From the records below, extract only the lines running from the line with "Integrerade i nätverkskomponenter" to the line with "Anders Ingeborn", both lines included, reproducing them exactly.

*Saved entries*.
=-=-=-=-=
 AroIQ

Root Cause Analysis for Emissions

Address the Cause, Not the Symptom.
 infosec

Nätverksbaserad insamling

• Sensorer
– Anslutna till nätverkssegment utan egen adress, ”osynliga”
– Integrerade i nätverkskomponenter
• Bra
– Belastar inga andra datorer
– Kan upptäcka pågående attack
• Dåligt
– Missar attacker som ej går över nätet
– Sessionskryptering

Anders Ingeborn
=-=-=-=-=
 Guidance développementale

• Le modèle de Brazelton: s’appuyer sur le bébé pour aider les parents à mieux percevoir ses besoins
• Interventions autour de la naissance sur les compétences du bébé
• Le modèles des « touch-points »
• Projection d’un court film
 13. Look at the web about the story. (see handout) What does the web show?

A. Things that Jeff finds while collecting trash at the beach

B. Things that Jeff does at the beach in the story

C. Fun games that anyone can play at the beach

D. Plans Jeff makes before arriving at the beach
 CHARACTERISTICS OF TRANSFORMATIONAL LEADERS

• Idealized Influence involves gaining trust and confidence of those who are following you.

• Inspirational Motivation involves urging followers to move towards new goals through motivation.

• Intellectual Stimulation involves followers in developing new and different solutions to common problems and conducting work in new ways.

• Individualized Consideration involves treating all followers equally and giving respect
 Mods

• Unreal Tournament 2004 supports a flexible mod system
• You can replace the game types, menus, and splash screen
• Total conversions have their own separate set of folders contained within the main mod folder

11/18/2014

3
=-=-=-=-=
*Exercise solution*.
– Integrerade i nätverkskomponenter
• Bra
– Belastar inga andra datorer
– Kan upptäcka pågående attack
• Dåligt
– Missar attacker som ej går över nätet
– Sessionskryptering

Anders Ingeborn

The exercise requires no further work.